* _WRITTEN REQUEST 1_:
In the marine ecosystem PhD catalogue, which institution is listed as host institute 2?
* _WRITTEN REQUEST 2_:
Rewrite the entries from their first line through the line that contains "1L24 0H16V1H13L11 4H10V10L12", replacing "instance_id" with "region_id" and leaving everything else unchanged. Return only those lines.

* _SELECTED EXTRACT_:
Doctoral Programme on Marine Ecosystem Health and Conservation
 PhD Subject Catalogue Fifth Edition - 2014
Arctic meltdown affects tropical seagrass meadows via migrant shorebird
PhD Code: MARES_14_03:
Mobility
  • Host institute 1: P6 - Stichting Koninklijk Nederlands Instituut voor Zeeonderzoek (NIOZ)
  • Host institute 2: P8 - University of Gdansk
  • Host institute 3: P13 – University of Aveiro
Research fields:
  • T2 - Understanding biodiversity effects on the functioning of marine ecosystems
Promotor(s):
  • Włodzimierz Meissner
  • José Alves
  • Theunis Piersma
Contact Person and email: Jan van Gils - [email protected]

Subject description
The top-down role of consumers in ecosystems has been recognized since long (1). By killing prey, predators relax the competition among surviving prey, thereby promoting per capita growth rate, fecundity and biodiversity (2, 3). Furthermore, predators induce trophic cascades by releasing herbivore pressure on plants (4, 5). New is the realization that consumers migrating seasonally between sites play such steering roles in what then may be seen as globally connected meta-ecosystems (6).
 
Human impact on higher-order consumers is tremendous due to habitat loss, overfishing, and climate change (7). While species extinctions are community-wide phenomena, it is often the highest trophic levels disappearing first (8), thereby inducing cascading effects throughout the food-web (9). With migrant consumers connecting ecosystems worldwide, there is the realistic but underappreciated threat that human impact on migrants in a disturbed ecosystem may reverberate to other, seemingly undisturbed, ecosystems.

* _INFORMATION SUPPLIED_:
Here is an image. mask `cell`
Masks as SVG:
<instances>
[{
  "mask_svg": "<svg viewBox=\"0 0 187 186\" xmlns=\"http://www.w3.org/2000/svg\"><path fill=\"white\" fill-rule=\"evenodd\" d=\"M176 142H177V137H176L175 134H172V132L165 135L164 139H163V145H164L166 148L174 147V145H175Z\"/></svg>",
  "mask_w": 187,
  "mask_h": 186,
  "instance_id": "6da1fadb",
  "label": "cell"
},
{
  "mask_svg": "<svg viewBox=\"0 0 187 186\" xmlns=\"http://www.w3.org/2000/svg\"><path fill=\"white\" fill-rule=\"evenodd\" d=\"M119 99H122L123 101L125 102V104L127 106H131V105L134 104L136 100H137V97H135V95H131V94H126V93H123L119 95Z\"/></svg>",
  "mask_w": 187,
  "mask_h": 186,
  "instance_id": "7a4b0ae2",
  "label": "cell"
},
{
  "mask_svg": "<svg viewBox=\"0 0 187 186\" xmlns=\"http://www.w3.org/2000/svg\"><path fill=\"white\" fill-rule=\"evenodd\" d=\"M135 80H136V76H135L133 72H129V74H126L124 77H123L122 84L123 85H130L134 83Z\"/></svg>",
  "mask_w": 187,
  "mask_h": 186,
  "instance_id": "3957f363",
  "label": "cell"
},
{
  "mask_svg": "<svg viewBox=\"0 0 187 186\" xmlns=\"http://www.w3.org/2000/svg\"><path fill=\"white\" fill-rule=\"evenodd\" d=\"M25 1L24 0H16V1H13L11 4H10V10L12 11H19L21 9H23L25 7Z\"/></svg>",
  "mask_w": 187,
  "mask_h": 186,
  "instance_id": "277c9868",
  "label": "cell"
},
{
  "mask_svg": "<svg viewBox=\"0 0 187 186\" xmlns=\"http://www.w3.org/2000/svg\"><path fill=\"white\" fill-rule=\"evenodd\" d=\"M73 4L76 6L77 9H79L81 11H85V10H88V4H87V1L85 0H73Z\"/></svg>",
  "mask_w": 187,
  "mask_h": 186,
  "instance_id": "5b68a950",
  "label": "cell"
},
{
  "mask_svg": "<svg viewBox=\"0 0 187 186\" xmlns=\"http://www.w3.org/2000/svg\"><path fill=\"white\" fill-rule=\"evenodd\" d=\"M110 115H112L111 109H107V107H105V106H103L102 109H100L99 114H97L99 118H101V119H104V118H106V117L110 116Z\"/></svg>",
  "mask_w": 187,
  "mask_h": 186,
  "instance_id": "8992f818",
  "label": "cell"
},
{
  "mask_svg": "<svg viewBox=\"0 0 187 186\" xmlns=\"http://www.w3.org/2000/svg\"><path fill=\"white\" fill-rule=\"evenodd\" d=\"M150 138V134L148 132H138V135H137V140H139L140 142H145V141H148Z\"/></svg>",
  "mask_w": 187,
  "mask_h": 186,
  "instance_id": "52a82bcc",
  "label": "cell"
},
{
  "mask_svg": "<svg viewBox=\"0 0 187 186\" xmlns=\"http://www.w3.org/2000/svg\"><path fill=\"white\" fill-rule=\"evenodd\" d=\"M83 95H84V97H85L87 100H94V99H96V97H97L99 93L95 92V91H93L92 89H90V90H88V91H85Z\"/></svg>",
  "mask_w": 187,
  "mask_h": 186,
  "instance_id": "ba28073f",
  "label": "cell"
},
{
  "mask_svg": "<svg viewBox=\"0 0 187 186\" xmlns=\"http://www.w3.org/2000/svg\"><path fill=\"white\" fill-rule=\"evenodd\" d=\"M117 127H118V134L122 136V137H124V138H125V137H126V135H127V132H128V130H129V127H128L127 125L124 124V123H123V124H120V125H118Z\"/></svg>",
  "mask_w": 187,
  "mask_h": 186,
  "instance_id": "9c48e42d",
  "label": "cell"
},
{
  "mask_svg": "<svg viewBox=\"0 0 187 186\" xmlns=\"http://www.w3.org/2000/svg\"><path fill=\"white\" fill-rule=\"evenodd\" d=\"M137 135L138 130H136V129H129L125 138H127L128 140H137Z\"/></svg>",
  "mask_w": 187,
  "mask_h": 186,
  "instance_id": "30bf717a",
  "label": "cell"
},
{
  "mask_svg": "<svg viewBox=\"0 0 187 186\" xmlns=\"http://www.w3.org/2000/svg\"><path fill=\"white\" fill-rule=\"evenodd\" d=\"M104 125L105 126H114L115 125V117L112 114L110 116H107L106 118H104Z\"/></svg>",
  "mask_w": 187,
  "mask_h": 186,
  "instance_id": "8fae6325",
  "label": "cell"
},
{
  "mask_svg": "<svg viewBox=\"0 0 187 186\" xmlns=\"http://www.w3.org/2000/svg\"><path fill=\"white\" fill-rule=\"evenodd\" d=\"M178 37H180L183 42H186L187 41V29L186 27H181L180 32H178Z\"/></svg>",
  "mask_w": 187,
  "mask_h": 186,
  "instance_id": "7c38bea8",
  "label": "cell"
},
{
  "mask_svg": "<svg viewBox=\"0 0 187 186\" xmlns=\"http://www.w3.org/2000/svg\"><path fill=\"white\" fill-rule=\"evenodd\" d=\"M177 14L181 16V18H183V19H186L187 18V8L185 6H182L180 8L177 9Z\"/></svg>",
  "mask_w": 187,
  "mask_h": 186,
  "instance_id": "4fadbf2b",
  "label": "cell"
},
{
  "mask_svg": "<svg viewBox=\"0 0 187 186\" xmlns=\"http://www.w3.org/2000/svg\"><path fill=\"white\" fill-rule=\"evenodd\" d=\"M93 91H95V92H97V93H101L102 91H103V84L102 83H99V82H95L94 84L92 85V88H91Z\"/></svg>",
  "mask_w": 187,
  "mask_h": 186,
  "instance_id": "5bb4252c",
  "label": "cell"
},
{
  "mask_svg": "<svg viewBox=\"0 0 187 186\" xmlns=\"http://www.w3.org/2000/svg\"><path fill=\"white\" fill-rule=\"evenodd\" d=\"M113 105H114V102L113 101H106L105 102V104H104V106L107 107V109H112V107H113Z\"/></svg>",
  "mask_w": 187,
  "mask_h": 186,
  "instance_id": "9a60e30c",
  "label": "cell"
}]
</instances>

* _RIGHT ANSWER 1_:
University of Gdansk

* _RIGHT ANSWER 2_:
Here is an image. mask `cell`
Masks as SVG:
<instances>
[{
  "mask_svg": "<svg viewBox=\"0 0 187 186\" xmlns=\"http://www.w3.org/2000/svg\"><path fill=\"white\" fill-rule=\"evenodd\" d=\"M176 142H177V137H176L175 134H172V132L165 135L164 139H163V145H164L166 148L174 147V145H175Z\"/></svg>",
  "mask_w": 187,
  "mask_h": 186,
  "region_id": "6da1fadb",
  "label": "cell"
},
{
  "mask_svg": "<svg viewBox=\"0 0 187 186\" xmlns=\"http://www.w3.org/2000/svg\"><path fill=\"white\" fill-rule=\"evenodd\" d=\"M119 99H122L123 101L125 102V104L127 106H131V105L134 104L136 100H137V97H135V95H131V94H126V93H123L119 95Z\"/></svg>",
  "mask_w": 187,
  "mask_h": 186,
  "region_id": "7a4b0ae2",
  "label": "cell"
},
{
  "mask_svg": "<svg viewBox=\"0 0 187 186\" xmlns=\"http://www.w3.org/2000/svg\"><path fill=\"white\" fill-rule=\"evenodd\" d=\"M135 80H136V76H135L133 72H129V74H126L124 77H123L122 84L123 85H130L134 83Z\"/></svg>",
  "mask_w": 187,
  "mask_h": 186,
  "region_id": "3957f363",
  "label": "cell"
},
{
  "mask_svg": "<svg viewBox=\"0 0 187 186\" xmlns=\"http://www.w3.org/2000/svg\"><path fill=\"white\" fill-rule=\"evenodd\" d=\"M25 1L24 0H16V1H13L11 4H10V10L12 11H19L21 9H23L25 7Z\"/></svg>",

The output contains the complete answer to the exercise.